▶ _AVAILABLE RECORDS_:
BEGIN

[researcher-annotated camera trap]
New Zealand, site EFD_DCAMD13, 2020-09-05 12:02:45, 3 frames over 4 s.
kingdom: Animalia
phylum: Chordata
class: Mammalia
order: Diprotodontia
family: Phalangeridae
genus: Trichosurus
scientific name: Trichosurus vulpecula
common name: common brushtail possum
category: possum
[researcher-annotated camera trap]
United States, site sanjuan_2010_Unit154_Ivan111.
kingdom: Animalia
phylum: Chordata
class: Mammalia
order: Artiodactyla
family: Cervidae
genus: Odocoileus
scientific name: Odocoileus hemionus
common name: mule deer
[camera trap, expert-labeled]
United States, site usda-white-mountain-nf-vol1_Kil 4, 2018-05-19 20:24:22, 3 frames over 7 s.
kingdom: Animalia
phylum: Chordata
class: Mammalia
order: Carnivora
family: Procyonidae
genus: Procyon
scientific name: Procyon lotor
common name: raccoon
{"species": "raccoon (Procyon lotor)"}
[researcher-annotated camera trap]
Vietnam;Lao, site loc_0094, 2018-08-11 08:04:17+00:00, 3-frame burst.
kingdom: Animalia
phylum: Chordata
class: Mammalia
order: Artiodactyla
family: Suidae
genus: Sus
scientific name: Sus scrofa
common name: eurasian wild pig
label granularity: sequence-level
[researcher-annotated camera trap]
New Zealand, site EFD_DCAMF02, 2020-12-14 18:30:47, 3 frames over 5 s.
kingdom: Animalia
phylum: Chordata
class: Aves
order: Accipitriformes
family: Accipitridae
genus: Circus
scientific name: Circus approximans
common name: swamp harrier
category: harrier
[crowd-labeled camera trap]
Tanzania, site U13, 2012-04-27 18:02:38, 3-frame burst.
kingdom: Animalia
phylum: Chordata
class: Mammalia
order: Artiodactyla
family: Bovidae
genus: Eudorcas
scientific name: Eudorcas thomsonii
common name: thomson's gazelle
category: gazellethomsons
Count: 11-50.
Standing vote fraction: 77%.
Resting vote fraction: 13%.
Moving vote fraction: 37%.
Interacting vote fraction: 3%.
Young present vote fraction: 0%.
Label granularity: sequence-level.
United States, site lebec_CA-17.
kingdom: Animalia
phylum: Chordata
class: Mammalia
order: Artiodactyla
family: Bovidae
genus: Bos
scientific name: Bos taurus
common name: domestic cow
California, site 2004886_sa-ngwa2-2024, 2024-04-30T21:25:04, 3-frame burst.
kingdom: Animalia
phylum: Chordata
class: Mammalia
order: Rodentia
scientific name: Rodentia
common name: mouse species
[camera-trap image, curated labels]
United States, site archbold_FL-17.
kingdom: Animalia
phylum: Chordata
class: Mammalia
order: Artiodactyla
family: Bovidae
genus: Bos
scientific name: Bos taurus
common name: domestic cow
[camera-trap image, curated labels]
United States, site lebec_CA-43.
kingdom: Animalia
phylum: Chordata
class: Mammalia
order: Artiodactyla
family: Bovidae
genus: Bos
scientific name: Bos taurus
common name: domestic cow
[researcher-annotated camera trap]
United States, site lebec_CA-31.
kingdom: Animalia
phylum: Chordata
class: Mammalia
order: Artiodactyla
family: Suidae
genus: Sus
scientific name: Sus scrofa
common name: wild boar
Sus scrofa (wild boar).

END

▶ _PROMPT_: Find how many lines of the material carry the string "burst". Only the number should be in the answer.

▶ _REPLY_: 3